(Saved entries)
- - - -
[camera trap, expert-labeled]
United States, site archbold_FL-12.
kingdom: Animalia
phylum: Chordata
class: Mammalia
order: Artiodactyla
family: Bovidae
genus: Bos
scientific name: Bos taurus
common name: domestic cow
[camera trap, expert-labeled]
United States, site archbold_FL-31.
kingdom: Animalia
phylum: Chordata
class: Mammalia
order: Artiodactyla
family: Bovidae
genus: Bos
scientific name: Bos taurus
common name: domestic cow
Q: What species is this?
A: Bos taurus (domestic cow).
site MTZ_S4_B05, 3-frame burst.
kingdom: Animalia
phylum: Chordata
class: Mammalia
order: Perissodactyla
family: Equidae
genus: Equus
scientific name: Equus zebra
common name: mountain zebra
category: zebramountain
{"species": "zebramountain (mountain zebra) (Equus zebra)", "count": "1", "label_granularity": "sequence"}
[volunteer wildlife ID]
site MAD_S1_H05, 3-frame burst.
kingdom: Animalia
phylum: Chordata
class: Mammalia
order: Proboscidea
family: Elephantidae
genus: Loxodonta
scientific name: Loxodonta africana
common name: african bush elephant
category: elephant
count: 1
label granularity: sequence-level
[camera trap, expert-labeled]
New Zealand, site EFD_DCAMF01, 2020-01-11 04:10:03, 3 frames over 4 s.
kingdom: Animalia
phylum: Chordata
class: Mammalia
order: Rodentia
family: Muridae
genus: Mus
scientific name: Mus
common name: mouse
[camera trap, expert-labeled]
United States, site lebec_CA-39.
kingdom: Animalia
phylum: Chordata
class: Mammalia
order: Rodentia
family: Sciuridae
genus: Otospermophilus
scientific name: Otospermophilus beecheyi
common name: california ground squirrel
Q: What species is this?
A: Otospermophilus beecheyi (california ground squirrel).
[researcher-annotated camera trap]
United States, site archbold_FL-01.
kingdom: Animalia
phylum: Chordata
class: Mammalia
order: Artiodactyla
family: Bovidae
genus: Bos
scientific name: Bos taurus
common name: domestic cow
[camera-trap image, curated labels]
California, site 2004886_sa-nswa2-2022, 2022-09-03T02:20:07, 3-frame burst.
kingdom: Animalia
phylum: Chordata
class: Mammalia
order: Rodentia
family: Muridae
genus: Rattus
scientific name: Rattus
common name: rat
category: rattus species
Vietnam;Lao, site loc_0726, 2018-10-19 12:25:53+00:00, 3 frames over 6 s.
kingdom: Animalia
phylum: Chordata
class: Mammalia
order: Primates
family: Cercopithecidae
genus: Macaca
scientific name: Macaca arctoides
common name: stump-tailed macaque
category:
- - - -
■ **What you are asked to do**
Starting with the line that contains "family: Cercopithecidae", restate every line up to and including the last one above, exactly.

■ **Answer**
family: Cercopithecidae
genus: Macaca
scientific name: Macaca arctoides
common name: stump-tailed macaque
category:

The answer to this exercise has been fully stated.